The difficulty here is that it calls into question an earlier statement in the same paper: “Anglicans tend to be intellectually confident, open to and interested in all truth, in principle. (Not fearful or uneducated or indifferent to careful analysis and comprehensive thought, aware of the call to bring every thought captive to Christ)….Since the one God is both Creator and Redeemer, all truth is God's truth. (See the Prologue to John's Gospel) Redeemed reason and faith are harmonious. (See reason as thought, reason as scholarship, reason as synthesizing world-view in relation to faith and the place of intellectual "metanoia")“ If biblical criticism was useful to adjust and criticize aspects of tradition and culture then, why is it not useful to criticize injustice now? If all truth is God’s truth, why are new understandings about what it means to be human before God, including being sexually human, not worthy of consideration? If redeemed reason and faith are harmonious, why is reason being so summarily rejected in this question?

This is the elephant in the living room of our current arguments in the Episcopal Church and the Anglican Communion. These efforts are as much an effort to return to an uncritical reading of Scripture as are those of boards that want Creation Science taught in public classrooms. True, we have not yet heard the regressives call for a literal reading of Genesis; but, then, the proponents of Intelligent Design haven’t, either. But neither position is truly internally consistent without such an interpretation, even if that assumption hasn’t been claimed. Of course, those among them who also oppose the ordination of women have come close.

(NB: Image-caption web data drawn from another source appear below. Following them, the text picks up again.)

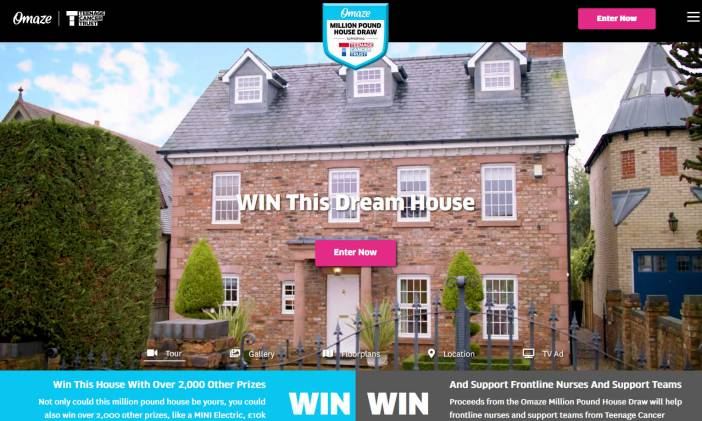 Win a Stunning Modern Million Pound House in Cheshire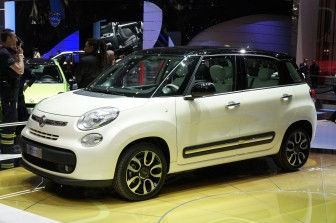 Harrison declined her prize of a Fiat. (Photo: NRMA Motoring and Services via Flickr)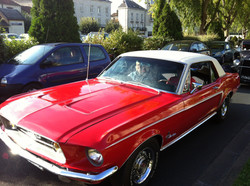 FORD MUSTANG 302 GT - 1968
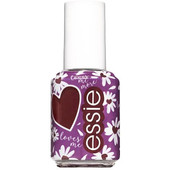 Essie Nail Color - #1604 - LOVE-FATE RELATIONSHIP .46oz
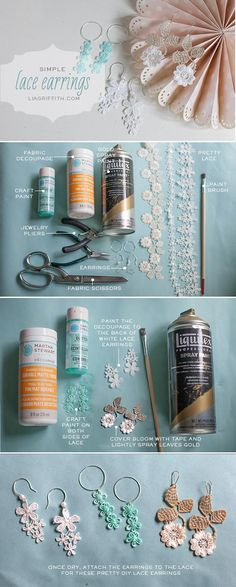 so easy and pretty... decoupaged lace earrings! cute bridesmaid gift idea or birthday gift! #marthastewart #marthastewartcrafts #diy #crafts #12Monthsofmartha #plaidcrafts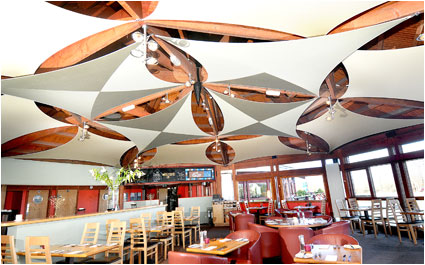 Fabric Ceiling Sails example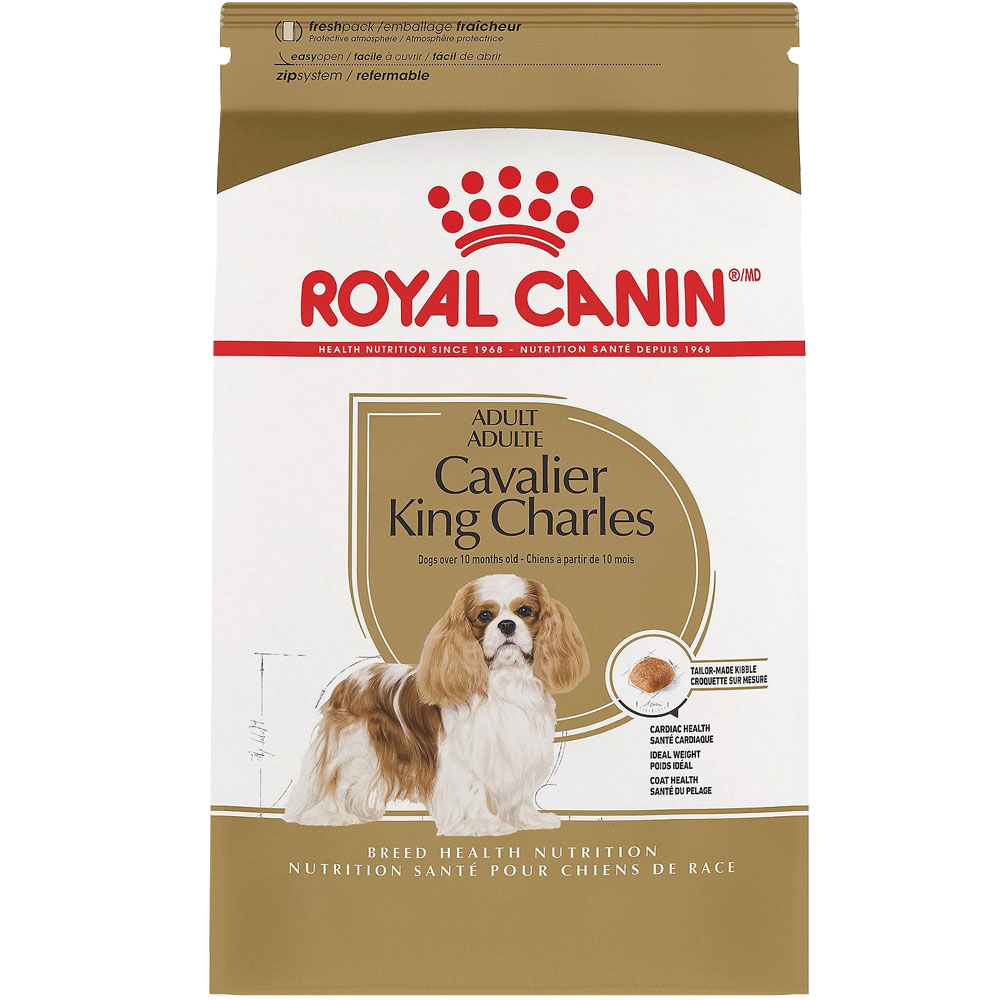 Royal Canin Adult Cavalier King Charles Dry Dog Food (3 lb) im test
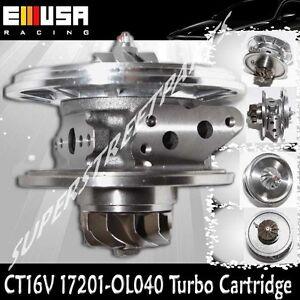 CT16V 17201-OL040 Turbo Cartridge for Toyota Land Cruiser D-4D 1KD-FTV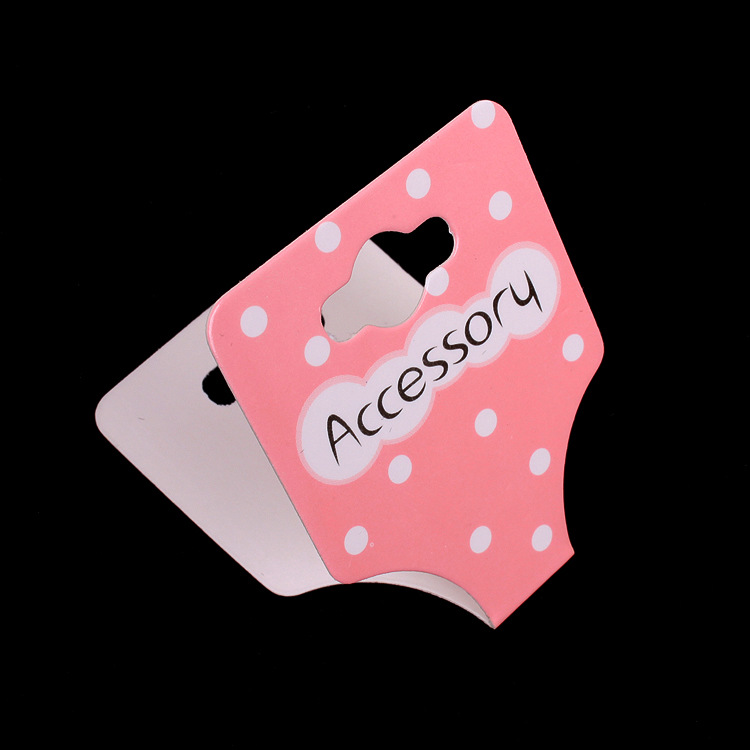 100pcs/lot Kraft Fashion Jewelry Children Hair Accessory Hair Band Card 8.8x3.5cm Pink Paper Card Hang Tag Jewelry Displays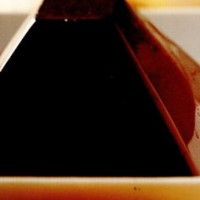 rp_Panna_cotta_cu_ciocolata_si_cafea.jpg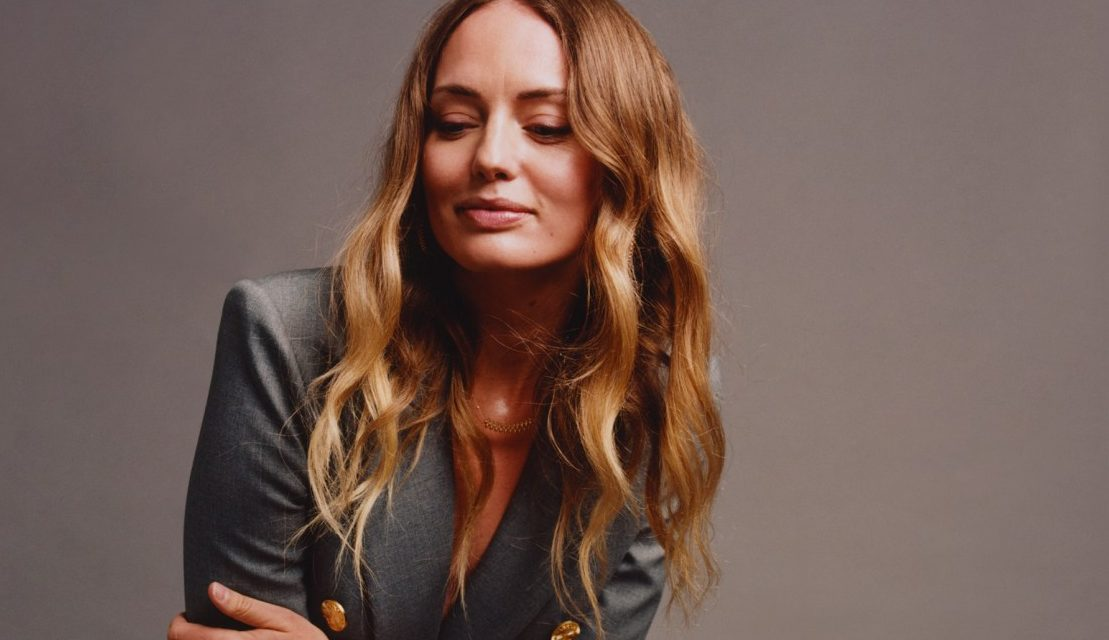 In conversation with 1883, Laura Haddock speaks about upcoming project The Laureate.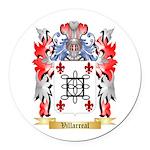 Villarreal Round Car Magnet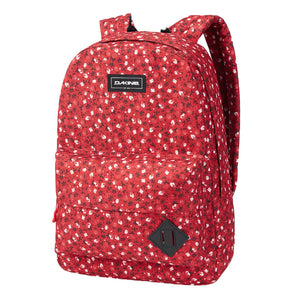 Dakine 365 Mini Backpack 12L
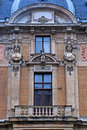 Ornate facade in baroque style Royalty Free Stock Photo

So far no one among the antihomosexual voices has actually called for a position of biblical literalism, inerrancy, and infallibility. I could understand and respect them if they would. I could not agree with them; but I could respect them, just as I respect those members of my extended family who have that belief. If that is not their position, then they have the responsibility to articulate clearly why these verses deserve literal acceptance when others do not. And until they do, their efforts are simply further attempts to return to an unreasoned interpretation of Scripture, and a related uncritical view of authority and of what Christian culture ought to look like. And if John Rodgers is right - and at least in this I think he is – and the Anglican tradition is “open and interested in all truth,” seeing “all truth is God’s truth” and “redeemed reason and faith are harmonious,” it is they and not we who have departed from the tradition and chosen to walk apart.


Anonymous said...


This entry and the last one reflecting at the death of Coretta Scott King, are truly inspired. At least, in my opinion, they are. But I find myself in theological and emotional harmony with what you have to say.

With regard to the civil rights struggle, I find myself feeling like Zacchaeus all the time. I grew up in the mid to late 50s and early 60s. I told all the jokes and used the vocabulary that was common in my group. It wasn't until I got to college that I began to repent of that.

I have such difficulty seeing how the point of that struggle can be glossed over so easily here and now.

Bless you for writing. Blog on brother!

Grace and peace,

Michael Dodd said...

A word of welcome to the Reconciling Christian Bloggers ring. I have enjoyed what I have read so far.

Marshall Scott said...


Thanks for the welcome. I look forward to interaction with others on the Reconciling Christians ring.